* START DATA PROVIDED *
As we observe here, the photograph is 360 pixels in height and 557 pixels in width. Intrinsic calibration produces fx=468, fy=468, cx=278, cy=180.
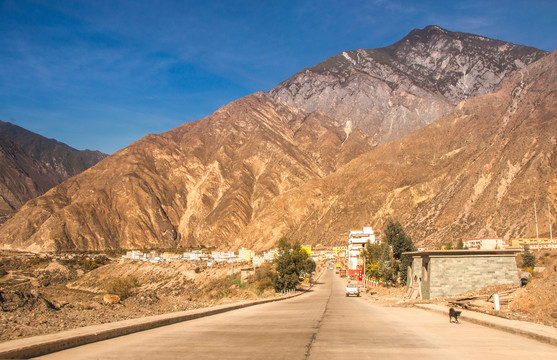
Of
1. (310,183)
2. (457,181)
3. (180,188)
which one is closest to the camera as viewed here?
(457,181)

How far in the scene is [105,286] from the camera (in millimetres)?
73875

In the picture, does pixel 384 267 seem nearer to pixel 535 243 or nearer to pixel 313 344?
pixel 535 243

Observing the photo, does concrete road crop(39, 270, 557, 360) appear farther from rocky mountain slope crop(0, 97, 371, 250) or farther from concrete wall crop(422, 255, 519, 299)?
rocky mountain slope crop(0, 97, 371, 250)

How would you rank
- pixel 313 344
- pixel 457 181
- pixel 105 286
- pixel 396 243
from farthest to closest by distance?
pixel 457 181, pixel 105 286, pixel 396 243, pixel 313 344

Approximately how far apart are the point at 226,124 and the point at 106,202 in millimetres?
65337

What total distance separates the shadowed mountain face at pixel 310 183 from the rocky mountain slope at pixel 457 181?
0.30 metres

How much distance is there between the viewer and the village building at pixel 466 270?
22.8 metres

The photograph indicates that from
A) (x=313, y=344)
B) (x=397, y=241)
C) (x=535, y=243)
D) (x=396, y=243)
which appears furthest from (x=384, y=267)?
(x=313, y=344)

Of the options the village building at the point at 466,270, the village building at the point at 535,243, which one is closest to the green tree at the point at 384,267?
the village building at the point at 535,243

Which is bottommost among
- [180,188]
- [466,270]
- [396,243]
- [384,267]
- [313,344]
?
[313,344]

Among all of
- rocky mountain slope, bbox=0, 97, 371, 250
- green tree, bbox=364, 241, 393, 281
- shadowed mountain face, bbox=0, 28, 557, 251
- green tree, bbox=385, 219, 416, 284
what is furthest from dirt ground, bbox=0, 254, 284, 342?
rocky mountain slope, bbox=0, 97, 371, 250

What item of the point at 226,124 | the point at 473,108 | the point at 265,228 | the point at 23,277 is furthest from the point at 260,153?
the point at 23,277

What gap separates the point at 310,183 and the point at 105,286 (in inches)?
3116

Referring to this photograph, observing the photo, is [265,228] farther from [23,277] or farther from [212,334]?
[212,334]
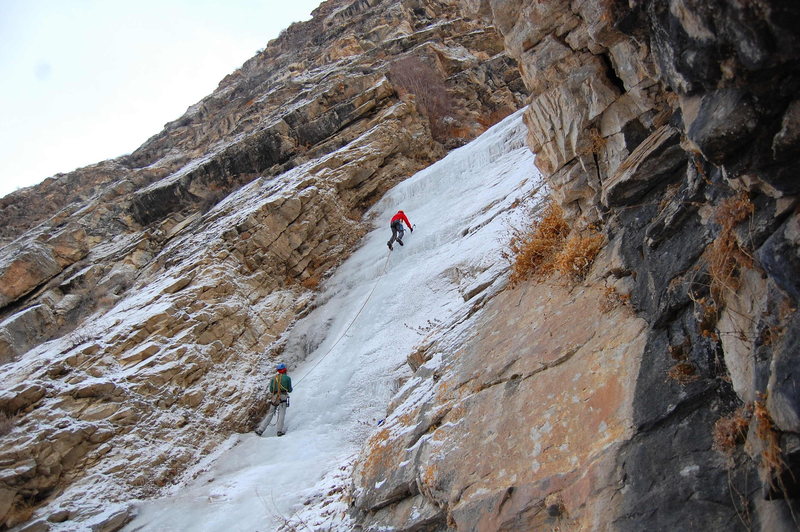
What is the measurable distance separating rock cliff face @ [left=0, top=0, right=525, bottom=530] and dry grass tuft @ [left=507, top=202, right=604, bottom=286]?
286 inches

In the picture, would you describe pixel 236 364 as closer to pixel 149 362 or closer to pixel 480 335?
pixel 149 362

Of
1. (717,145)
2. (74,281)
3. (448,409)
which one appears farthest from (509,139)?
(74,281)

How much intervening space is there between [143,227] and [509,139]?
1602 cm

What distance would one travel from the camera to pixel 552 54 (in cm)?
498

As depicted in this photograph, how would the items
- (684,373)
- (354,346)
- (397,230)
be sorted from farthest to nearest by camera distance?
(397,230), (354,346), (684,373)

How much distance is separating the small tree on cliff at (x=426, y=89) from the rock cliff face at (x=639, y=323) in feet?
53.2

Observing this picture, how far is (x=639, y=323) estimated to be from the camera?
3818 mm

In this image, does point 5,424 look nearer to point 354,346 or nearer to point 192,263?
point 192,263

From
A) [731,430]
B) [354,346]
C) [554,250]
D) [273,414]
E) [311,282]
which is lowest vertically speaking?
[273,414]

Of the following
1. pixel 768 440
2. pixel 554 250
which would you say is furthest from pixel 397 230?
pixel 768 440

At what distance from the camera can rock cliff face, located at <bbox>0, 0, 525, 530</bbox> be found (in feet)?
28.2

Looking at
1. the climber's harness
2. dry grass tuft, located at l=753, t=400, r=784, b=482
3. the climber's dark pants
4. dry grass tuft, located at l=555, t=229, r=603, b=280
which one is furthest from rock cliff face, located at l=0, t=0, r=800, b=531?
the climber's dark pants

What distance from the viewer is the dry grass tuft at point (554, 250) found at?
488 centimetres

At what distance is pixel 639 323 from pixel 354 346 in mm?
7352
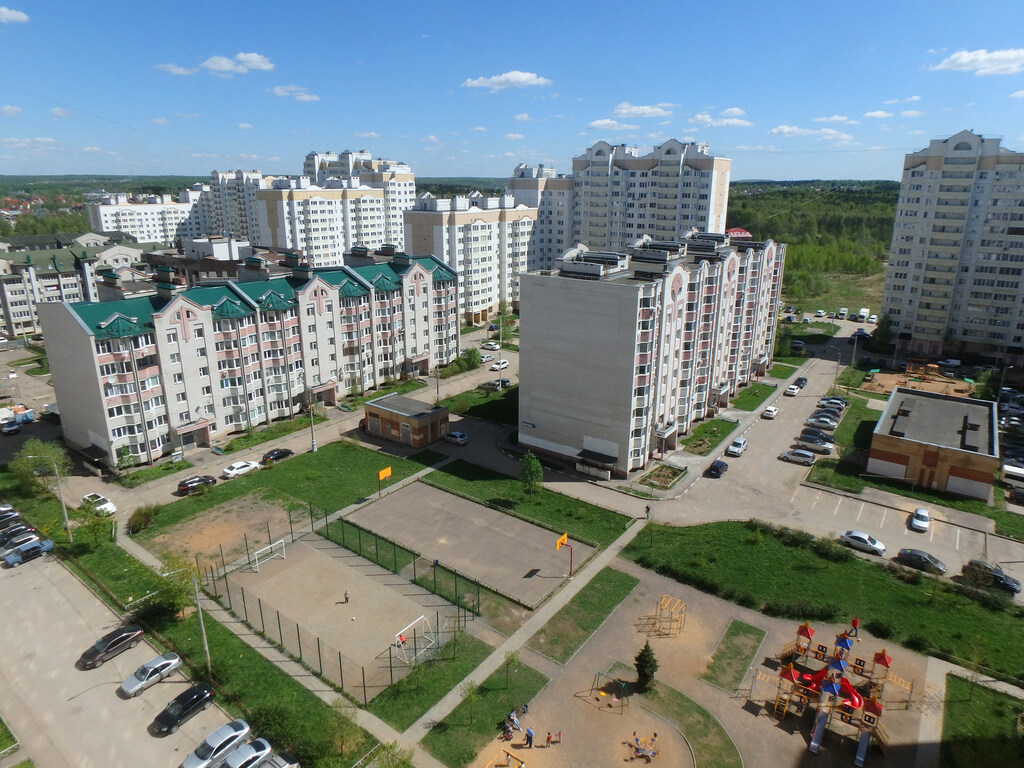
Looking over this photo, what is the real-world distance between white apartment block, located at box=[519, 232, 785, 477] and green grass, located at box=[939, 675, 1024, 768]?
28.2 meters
* END DATA PROVIDED *
EXERCISE BRIEF
Update the records starting with the line that contains "Looking over this" and going on through the end of the records, replacing "apartment" with "office" and leaving everything else unchanged.

THE COMPLETED TASK
Looking over this photo, what is the real-world distance between white office block, located at box=[519, 232, 785, 477] and green grass, located at box=[939, 675, 1024, 768]?
28.2 meters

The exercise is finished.